The Looming China-Fed Tightening Cocktail
The January-February data indicated that China was still overheating seriously. At the just-concluded National People’s Congress, delegates expressed serious concerns about the property bubble. The Chinese government appears to be under pressure to adopt further tightening measures. Another rate hike and anti-property speculation measures could be introduced soon.
The market is increasingly concerned that the Fed may drop the ‘measured pace’ in its policy soon. The 10Y Treasury yield has risen by over 40 bps in the past four weeks. The sharp spike up began with Mr. Greenspan’s comment on the conundrum over a booming stock market and low Treasury yield. While greed still dominates most markets in the world today, there is considerable concern in the US Treasury market now. This concern could spread if the Fed does drop the ‘measured pace’ in its policy statement.
Most markets are still very optimistic about growth. Concerns (e.g., the US trade deficit, big property bubbles everywhere, Mr. Greenspan retiring soon) over the growth sustainability have shadowed the market for some time. Most investors have become numb to such stories and, as the world is still booming after such stories have been around for so long, believe that the status quo will continue regardless. The January 2006 retirement date for Mr. Greenspan is still quite distant for most investors. The market, therefore, is betting heavily on commodities and cyclical stocks.
The rising pressure on China and the Fed to tighten and a complacent investor community make markets quite vulnerable in the short term.
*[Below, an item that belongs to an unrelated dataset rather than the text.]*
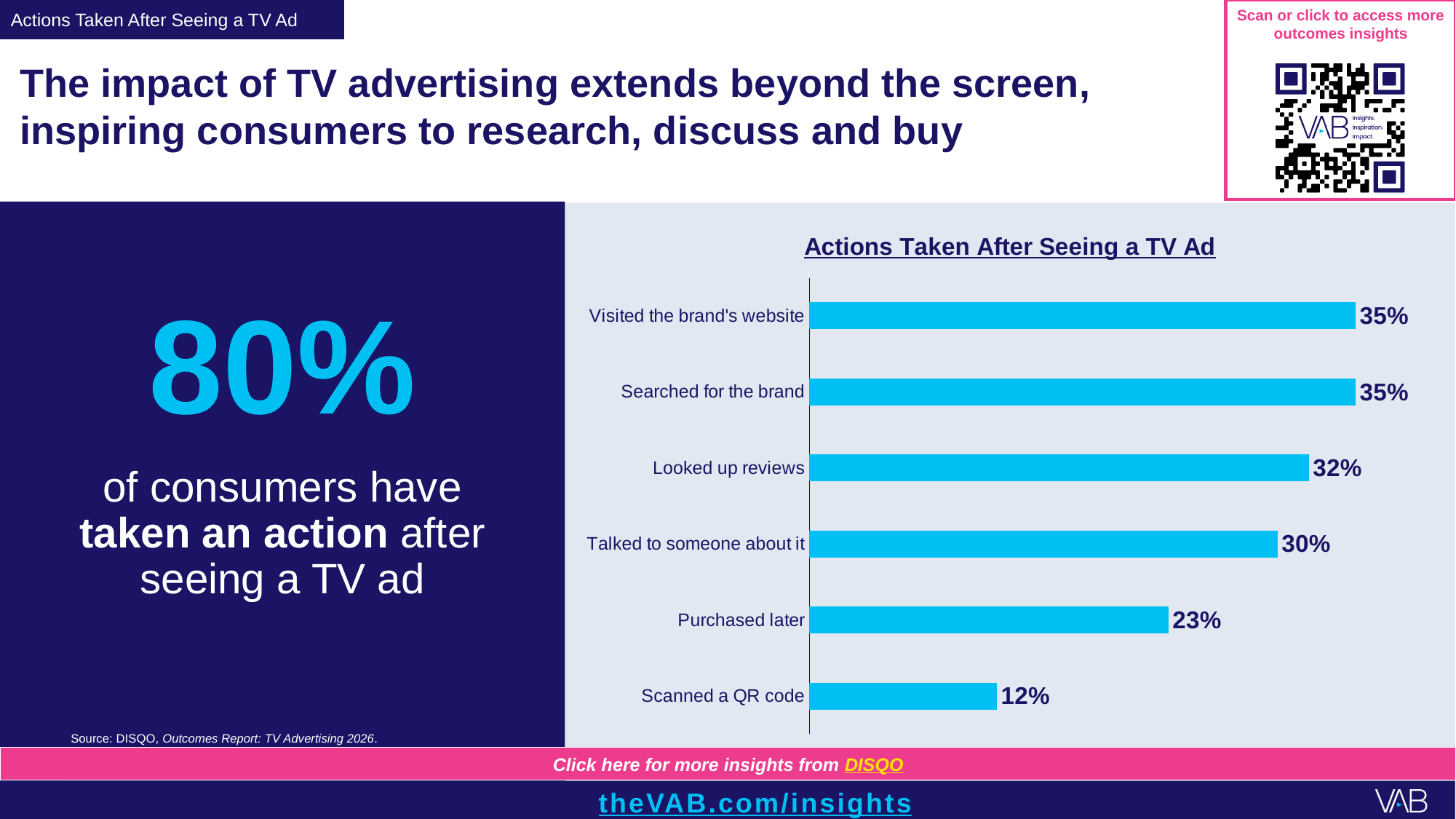
What kind of chart is shown on the slide? Bar chart What is the difference between 'Looked up reviews' and 'Purchased later'? 9% What is the value for 'Scanned a QR code'? 12% Which action has the lowest value in the chart? Scanned a QR code What colour are the bars in the chart? Light blue Which is larger: 'Talked to someone about it' or 'Purchased later'? Talked to someone about it How many actions are shown in the chart? 6 What is the value for 'Purchased later'? 23% What is the value for 'Looked up reviews'? 32% What is the difference between 'Talked to someone about it' and 'Scanned a QR code'? 18% What percentage of consumers visited the brand's website after seeing a TV ad? 35% What is the title of the chart? Actions Taken After Seeing a TV Ad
When China and/or the Fed announce policy changes, it would be a big shock for the market. The unwinding could be quite frantic.
The End Game
What may occur soon is another scare, in my view. Property bubbles support demand in the US and China. Until property prices begin to decline in New York and Shanghai, the game is not over.
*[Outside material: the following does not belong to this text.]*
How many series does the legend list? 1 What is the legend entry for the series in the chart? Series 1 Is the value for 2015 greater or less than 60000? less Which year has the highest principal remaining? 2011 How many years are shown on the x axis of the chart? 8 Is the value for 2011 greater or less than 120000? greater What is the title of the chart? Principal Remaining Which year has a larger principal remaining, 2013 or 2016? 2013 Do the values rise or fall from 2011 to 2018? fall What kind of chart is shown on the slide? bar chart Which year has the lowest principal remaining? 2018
Household real estate values in the US increased by $2 trillion or 13.4% in 2004 compared to $1.4 trillion or 10.5% in 2003. US personal consumption rose by $505 billion in 2004. On the surface, the balance sheet of the US household sector is much stronger than one year ago due to asset inflation. As long as property prices keep appreciating at the current pace, why should the US consumer stop spending and start saving?
Strong US consumption has kept China’s exports strong. Hot money continues to pour into China. China is not investing all the money that it has. The surplus liquidity in the banking system is very high. China’s property sector continues to expand rapidly. Over the past three years, property prices have doubled in major cities in the Yangtze Delta region and increased by 60% in most provincial capital cities. The sales of new properties reached 7.4% of GDP from 4.7% three years ago and 2.1% in 1997. New property projects have been growing at 15% per annum in square meters in the past three years. The properties under construction, when completed, are worth more than one-third of GDP at current prices. As most developers expect double-digit price increases, the inventory-carrying profit is expected to exceed 3% of GDP per annum. The profits of S&P 500 companies are only 3.5% of the US’s GDP. This is why the investment desire is so strong in China.
The consumption dynamic in the US or the investment dynamic in China won’t change until the property markets turn down in either or both. Hence, when investors want to assess if a day of decision for property is here, it is best to look at New York or Shanghai property prices.